As the calendar flips, we are subconciously persuaded to look at ourselves as an app and make appropriate upgrades. With my self-check momentarily complete, the upgrades are lined up to be applied, the boulder is eroding, and a giddy feeling is seeping into my system. Then again, the giddiness could very well be residual traces of ‘juice for big people’ (as we call any kind of alcohol around our house) from Christmas festivities, but either way, I am moving forward. The new year promises to be heavily bitter-sweet. The bitterness stems from the fact that we are certain to be leaving Milano for good at some point within the next 365 days and in truth, this makes me just as sad as the fact that I will never see Bob Marley live. We knew we’d have to leave Milan one day but the idea was always so off in the distance that I worried about it like one worries if Chewbacca will ever speak english. All good things come to an end and ultimately our time in Milan is done, (as for Chewbacca, I don’t know because I’ve never really seen Star Wars and much prefer to obtain my sci-fi from factual documentaries like Space Balls). On the flip side, a new city awaits which means new adventures, new friends, new parents to meet, and new shops in which to peruse for purse-adoptions, new angles for photographs, and also new places to check-in at on Facebook, (I joke, I’m anti check-in because Facebook is creepily omnipotent and hence knows too much about me already).

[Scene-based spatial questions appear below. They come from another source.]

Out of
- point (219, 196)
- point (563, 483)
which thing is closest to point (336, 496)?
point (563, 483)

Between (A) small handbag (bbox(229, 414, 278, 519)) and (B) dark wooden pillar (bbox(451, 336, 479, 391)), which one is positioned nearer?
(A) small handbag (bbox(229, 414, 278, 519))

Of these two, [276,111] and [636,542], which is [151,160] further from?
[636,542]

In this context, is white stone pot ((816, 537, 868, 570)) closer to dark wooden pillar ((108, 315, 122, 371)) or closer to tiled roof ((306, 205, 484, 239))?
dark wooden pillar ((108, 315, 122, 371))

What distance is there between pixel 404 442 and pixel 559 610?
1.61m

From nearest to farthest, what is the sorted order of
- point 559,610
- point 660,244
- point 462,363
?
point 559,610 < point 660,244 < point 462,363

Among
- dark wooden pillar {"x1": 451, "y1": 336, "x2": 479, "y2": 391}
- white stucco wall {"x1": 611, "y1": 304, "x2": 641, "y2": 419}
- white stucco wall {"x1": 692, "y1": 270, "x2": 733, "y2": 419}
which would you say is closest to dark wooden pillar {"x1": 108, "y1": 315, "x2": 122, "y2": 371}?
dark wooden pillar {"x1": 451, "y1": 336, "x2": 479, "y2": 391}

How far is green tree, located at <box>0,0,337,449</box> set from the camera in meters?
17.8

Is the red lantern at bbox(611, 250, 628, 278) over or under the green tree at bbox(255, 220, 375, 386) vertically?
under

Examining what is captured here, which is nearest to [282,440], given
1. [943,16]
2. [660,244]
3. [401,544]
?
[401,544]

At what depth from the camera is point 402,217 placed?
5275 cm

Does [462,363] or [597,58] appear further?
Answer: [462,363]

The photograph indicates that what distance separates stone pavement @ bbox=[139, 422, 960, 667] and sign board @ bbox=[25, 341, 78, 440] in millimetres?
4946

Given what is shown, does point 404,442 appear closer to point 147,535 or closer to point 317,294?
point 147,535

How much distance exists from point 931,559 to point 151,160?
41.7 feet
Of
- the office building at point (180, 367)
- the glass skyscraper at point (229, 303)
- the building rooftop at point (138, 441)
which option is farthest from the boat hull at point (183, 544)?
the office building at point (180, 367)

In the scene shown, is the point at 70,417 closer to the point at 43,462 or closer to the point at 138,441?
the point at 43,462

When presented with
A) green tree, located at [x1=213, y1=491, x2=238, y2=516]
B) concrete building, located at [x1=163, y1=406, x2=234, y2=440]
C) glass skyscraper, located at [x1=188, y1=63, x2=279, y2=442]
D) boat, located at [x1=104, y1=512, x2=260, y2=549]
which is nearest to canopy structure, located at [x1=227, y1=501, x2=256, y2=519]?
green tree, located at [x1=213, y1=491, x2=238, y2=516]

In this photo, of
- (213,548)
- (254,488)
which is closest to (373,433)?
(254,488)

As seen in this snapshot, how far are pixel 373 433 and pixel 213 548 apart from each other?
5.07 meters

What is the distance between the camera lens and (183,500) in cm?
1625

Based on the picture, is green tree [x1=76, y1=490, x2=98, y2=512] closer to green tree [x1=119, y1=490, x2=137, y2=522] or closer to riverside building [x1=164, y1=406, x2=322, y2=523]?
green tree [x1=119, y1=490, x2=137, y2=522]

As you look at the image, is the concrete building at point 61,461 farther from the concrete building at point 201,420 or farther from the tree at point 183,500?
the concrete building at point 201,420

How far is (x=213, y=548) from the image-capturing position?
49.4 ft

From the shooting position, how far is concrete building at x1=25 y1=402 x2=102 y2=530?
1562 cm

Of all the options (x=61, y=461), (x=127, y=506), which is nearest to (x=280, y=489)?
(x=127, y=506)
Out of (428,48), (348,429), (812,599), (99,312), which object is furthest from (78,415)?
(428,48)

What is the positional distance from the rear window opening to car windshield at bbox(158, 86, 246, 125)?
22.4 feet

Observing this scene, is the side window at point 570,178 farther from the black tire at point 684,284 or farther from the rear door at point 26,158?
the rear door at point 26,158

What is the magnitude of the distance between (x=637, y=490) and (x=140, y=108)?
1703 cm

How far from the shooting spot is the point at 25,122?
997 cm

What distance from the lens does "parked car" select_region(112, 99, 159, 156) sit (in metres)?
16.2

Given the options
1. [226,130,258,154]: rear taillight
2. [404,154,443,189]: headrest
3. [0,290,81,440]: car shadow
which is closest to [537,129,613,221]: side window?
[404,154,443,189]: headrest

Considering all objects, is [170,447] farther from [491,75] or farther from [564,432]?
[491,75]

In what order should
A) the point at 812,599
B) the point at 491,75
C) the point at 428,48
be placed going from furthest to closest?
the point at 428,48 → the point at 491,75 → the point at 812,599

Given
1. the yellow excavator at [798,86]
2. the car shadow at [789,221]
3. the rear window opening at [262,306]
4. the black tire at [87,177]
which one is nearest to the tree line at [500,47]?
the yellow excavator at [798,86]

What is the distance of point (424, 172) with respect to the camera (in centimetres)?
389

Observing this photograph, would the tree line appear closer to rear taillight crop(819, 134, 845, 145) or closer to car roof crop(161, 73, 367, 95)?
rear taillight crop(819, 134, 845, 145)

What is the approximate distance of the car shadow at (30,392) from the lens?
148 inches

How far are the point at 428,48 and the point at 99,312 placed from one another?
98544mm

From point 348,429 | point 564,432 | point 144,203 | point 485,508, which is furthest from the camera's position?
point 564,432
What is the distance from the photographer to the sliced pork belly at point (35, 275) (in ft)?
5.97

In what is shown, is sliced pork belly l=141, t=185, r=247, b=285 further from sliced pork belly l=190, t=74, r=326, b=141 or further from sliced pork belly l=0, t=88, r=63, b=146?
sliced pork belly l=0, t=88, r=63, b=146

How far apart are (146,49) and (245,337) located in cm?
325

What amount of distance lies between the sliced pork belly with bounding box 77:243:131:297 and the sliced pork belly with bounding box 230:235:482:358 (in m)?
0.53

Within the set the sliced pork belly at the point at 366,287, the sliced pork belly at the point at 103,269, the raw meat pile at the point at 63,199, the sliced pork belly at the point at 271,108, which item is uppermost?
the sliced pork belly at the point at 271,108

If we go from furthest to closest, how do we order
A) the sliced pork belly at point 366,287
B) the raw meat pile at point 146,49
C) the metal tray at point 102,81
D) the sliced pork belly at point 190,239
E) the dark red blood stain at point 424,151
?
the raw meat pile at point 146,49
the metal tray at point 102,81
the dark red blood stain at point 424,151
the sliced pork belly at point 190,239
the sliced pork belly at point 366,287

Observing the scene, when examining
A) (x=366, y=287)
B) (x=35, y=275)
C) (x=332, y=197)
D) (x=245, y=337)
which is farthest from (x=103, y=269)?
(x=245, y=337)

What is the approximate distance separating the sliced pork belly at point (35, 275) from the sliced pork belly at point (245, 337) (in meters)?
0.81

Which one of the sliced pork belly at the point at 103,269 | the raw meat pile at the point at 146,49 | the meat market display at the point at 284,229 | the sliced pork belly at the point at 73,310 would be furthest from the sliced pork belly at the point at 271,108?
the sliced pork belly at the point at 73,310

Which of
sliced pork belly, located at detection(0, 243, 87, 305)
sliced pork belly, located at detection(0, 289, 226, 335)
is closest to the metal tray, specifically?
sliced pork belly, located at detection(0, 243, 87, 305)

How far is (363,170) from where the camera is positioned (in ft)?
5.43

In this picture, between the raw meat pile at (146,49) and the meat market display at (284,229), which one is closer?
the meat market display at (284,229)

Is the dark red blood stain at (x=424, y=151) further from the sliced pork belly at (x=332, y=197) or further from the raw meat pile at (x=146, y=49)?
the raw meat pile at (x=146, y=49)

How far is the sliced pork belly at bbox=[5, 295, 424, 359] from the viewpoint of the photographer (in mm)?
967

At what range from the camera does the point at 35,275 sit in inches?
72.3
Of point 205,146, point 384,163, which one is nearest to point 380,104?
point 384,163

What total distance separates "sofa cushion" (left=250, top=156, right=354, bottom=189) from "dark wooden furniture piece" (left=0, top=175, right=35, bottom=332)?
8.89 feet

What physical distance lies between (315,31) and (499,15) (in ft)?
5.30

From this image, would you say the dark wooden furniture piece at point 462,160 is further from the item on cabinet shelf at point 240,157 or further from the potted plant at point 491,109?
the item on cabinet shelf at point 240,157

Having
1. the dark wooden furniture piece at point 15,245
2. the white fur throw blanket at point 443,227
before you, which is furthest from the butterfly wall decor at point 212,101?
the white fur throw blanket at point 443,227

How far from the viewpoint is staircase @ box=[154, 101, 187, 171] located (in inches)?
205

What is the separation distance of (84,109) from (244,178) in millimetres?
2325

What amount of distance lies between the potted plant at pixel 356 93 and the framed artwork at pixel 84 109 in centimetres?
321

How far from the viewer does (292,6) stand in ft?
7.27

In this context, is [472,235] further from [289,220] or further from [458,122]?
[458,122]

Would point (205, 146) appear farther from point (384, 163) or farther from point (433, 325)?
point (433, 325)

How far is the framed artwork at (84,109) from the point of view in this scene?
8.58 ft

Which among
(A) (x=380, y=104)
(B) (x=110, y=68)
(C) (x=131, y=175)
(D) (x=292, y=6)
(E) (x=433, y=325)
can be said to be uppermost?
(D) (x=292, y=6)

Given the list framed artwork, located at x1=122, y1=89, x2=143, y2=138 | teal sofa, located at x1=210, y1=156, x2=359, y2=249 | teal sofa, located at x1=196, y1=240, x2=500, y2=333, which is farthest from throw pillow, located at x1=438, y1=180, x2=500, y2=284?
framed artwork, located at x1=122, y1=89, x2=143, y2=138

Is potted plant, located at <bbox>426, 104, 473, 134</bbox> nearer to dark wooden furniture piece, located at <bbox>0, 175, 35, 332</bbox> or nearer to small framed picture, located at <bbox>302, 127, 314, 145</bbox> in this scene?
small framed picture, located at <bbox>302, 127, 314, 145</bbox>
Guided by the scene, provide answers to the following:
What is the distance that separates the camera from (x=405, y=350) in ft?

Rewinding back to September this year, we learned then that to Milan we would have to bid farewell in January 2014 and welcome the sands and sweltering heat of Dubai as our new home. Nanoseconds after the news was delivered to me, I extrapolated the sands and beaches of Dubai to imply bikini waxes twelve months a year. Insert a Chewbacca cry here.

Colder weather and I go hand-in-hand like a figure skater wearing a scrunchie in her hair, so I was not particularly enthused by this news because Dubai temperatures hover in the high 40s/low 50s in the summer. I resisted and rejected this impending farewell and hence this sour mood engulfed my normal level of enthusiasm and brought on some blues, (if I have to be honest). We visited Dubai in November to scope out new digs and school, and though the trip was quite fun and entertaining (the architecture in Dubai is stupendous and we all kissed a dolphin, for example), I returned to Milan feeling that though it’s a great holiday destination, Dubai is still a place I don’t want to live. Matlock on the other hand, couldn’t wait to peruse the ribbons of asphalt that have been lain over the endless sand and given unpronounceable names such as Khalid Bin Al Waleed Road, or Sheikh Mohammed Bin Zayed Road. Matlock and I could not have been more opposite about this move.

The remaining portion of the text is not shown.